The little history of the USSR told by the great history of the KGB


We celebrated the 30th anniversary of the disappearance of the USSR. His descendant, the Russian Federation, continues to raise questions and questions and we cannot say that this is unjustified. How to understand a country, both so close and so far away? Also geographically monstrous and also weak in some ways? By delving into the history of its intelligence services.

Friends and jokes

For my birthday – in October – I made a list of what I wanted: geopolitical and historical atlases, two of which focused on Russia. I was particularly spoiled and in addition to my list, I received other gifts, including The KGB in the world 1919-1990, published in 1990.

The very story of the book’s writing and its co-author is fascinating and resembles a spy novel. His Wikipedia file summarizes the thing, but for the youngest, remember that the USSR still existed in 1990. Oleg Gordievsky literally fled in 1985 and when the book came out, his wife and daughters were still in the USSR . So he took enormous risks for himself and his family by revealing the complete instructions for use of the intelligence services of the USSR.

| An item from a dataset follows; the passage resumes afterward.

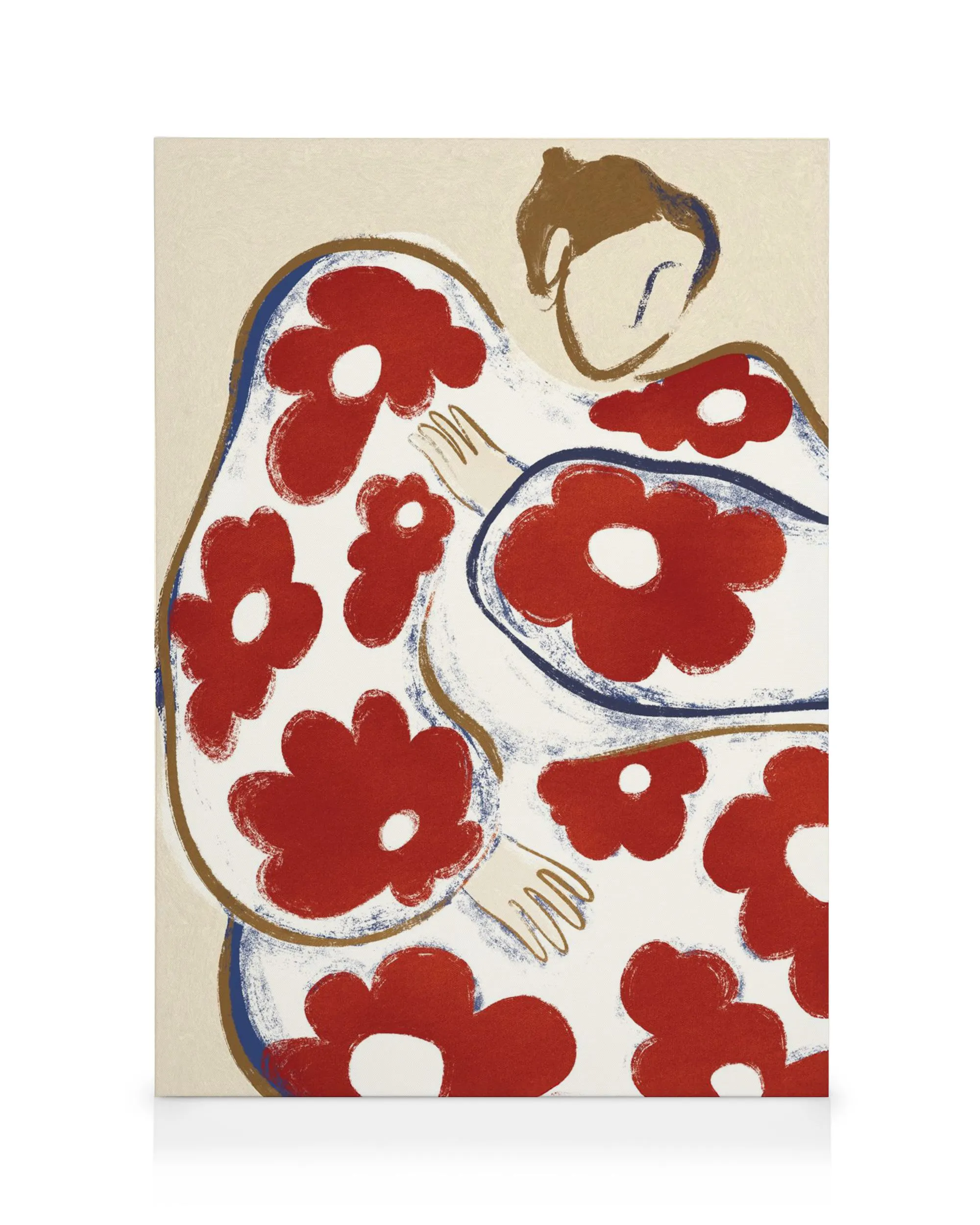 A canvas print featuring an abstract figure with red floral patterns, blue and gold outlines on a cream background.
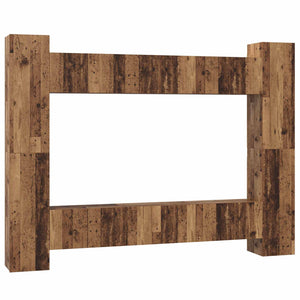 TV-Schrank Set Altholz, 10-teilig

Apart from people who have an interest in military matters in the very broad sense of the term, this book may be of interest to people who are interested in encryption of communications and to those who work on disinformation.

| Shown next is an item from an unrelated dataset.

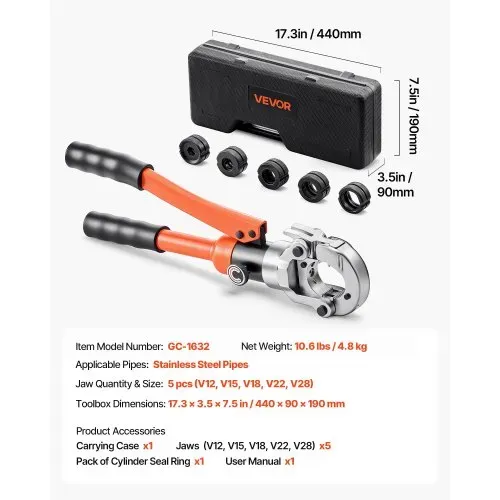 VEVOR Presszange Hydraulik V-Kontur, Rohrpresszange für Edelstahlrohr, Crimpzange mit Backen V12, V15, V18, V22, V28 & Tragekoffer, Presswerkzeug-Set für Sanitärreparaturen & -installationen – Bild 6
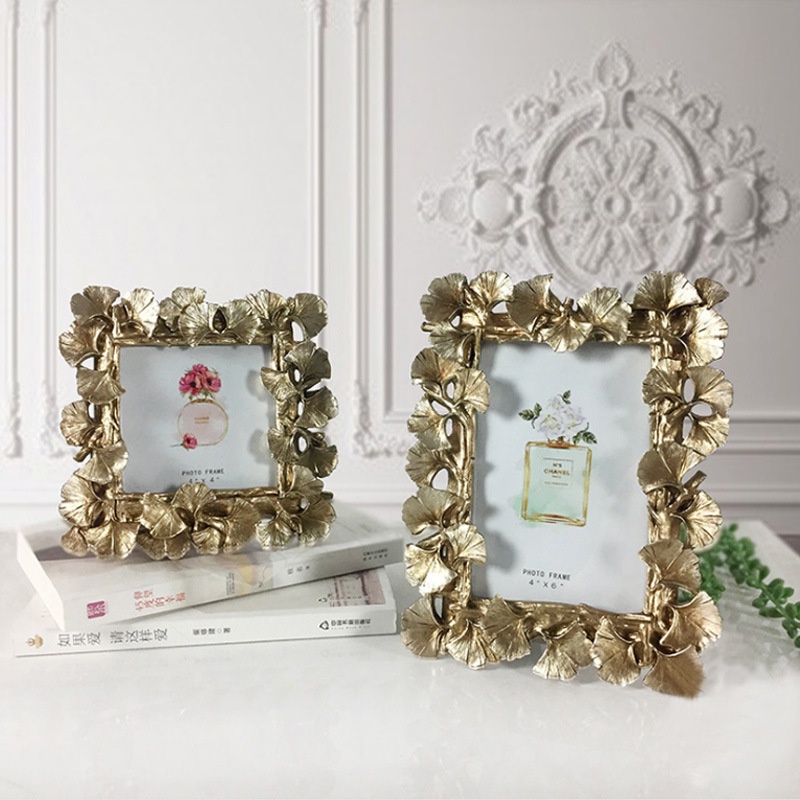 Jual Frame Foto Ginkgo Gold / Photo Frame bunga Gold flower photo frame ...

Encrypt, decrypt, some hazards

The political police – in short – is not an invention of the USSR, but of the Tsarist era. Wanting to cut short any form of social revolt, the Tsar invents a police force responsible for monitoring revolutionaries, anarchists or even those who would say that the Tsar has a crooked mustache. This political police had an avatar abroad, with the intelligence services. It is up to them to spy on what was happening with their little European comrades.

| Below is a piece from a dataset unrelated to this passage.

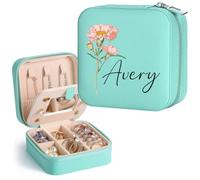 Personalized Travel Jewelry Case with Mirror Portable Jewelry Box with Flower & Name Small Jewelry Box for Wedding Bridesmaid Proposal Gifts Women Girls Birthday Travel Gifts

Preferred target: the British Empire. Roughly speaking, until 1945 the present-day UK was the state to be infiltrated, spied on and monitored. The United States will not become a target until around 1940. France is pretty in the landscape, but nothing more. As for Germany, the gag of the Ribbentrop-Molotov or Molotov-Ribbentrop pact has meant that certain elements have largely gone under the radar, in particular Operation Barbarossa.

If, at the time of the Tsar, the Russian intelligence services had the best equipment and the best agents to encrypt and decipher diplomatic messages, the Revolution of 1917 destroyed the capacities of the services in this field. So much so that in the 1920s and 1930s, the British services managed to intercept communications and afford the luxury of publishing the messages in all British newspapers. To give the reader an idea, it would be the equivalent of a communication between the President of the French Republic and the British Prime Minister who would end up on Twitter.

On encryption, the book explains how messages were encrypted and decrypted, including using small notebooks and guides. We are far from current message encryption techniques, but the complexity was pushed to the point of changing the equivalent of the encryption algorithm systematically. For those who want to delve into the history of this technique, the book is quite interesting.

Disinformation: a cultural practice

It may sound rather crass to say that disinformation is a cultural practice in Russia. We will admit that it is reductive, but it is a way of synthesizing a practice that has been going on for centuries.

If Russia and then the USSR have had some setbacks in terms of the encryption of sensitive messages, it is clear that the disinformation has gone very far. It did not consist in infiltrating only part of the population, but the different spheres of influence. The workers, the bourgeoisie, the cultural, scientific and political elites, agents of influence have been scattered everywhere to carry the “good word”. The funniest thing – and it is still valid today – is that a number of its propaganda agents did so in a completely selfless manner.

Their effectiveness was formidable, both in making the USSR look like a paradise on earth and in making people believe that the country had indisputable military assets. This disinformation also passed through the media, including the most respectable ones like the BBC. Therefore, it should come as no surprise that some supporters of the Putin regime have found their napkin rings in our current mainstream media. When you have a century of successful practices in your baggage, you are necessarily better than those delighted in the nursery who suddenly wake up from a nap.

The major problem with disinformation, when you practice it, is that you become paranoid. Stalin was, to the point of not taking certain warnings seriously. Informed of the movements of the Wehrmacht troops thanks to his intelligence services, he attributed them to disinformation coming from the United Kingdom. When the German troops started firing, he finally realized that it was not disinformation. This is the limit of the system. Stalin’s paranoia is also very well illustrated in a very ironic film: Stalin’s death.

The KGB around the world does not appear to have been reissued. But you will be able to find it occasionally on the web and it will give you a consistent read for the end of the year holidays. Le Zapping Décrypté wishes you happy holidays and will meet you in January.